Reviews

Orca

OrcaMaster thespian and good-time party boy Richard Harris gets extremely crossways with a bloodthirsty widower determined to avenge the murder of his wife and unborn kiddo. Only it ain’t exactly fair because Harris is a hooch lovin’ sea dog and the vengeful hubby is a 30-foot KILLER WHALE!!! (Think Chuck Bronson with 48 giant choppers.) This breeds laughable scenes of highly destructive behavior by this Shamu gone nutzoid who chomps everything and everyone so foolish as to wander near the water. Before that, there’s the decidedly puke-worthy image of a whale preemie bursting from its hemorrhaging mama’s gut. Leaves little wonder why an already hobbled Bo Derek is dealt with so severely! Always the (pickled) pro, Harris emotes like it’s Shakespeare, or more likely, Melville, right up until the credits roll. Oh, and when they do, shiver yer timbers to the plaintive Carol Connors groaner "We Love, We Are One."

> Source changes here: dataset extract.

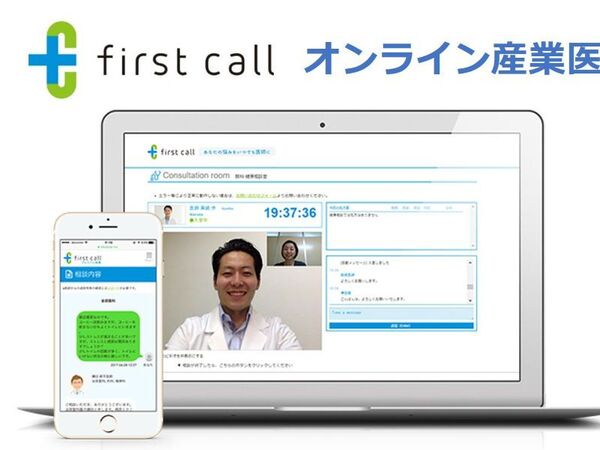 産業医面談がオンラインでできる、first callの新サービス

No breasts. Five corpses. Crafty Orca vs. Jaws opening. Excessive blow-hole footage. Gratuitous legend-spouting indian. Killer cam. Leg munching. Puking. Mr. Harris emotes: "YOU REVENGEFUL SON OF A BITCH! YOU WIN!!! YOU WANT REVENGE! WELL, YOU’LL HAVE IT! I’LL COME OUT AND FIGHT YOU! I’LL FIGHT YOU!!! YOU REVENGEFUL SON OF A BITCH! YOU WIN!!! DO YOU HEAR ME!?! YOU WIN!!!"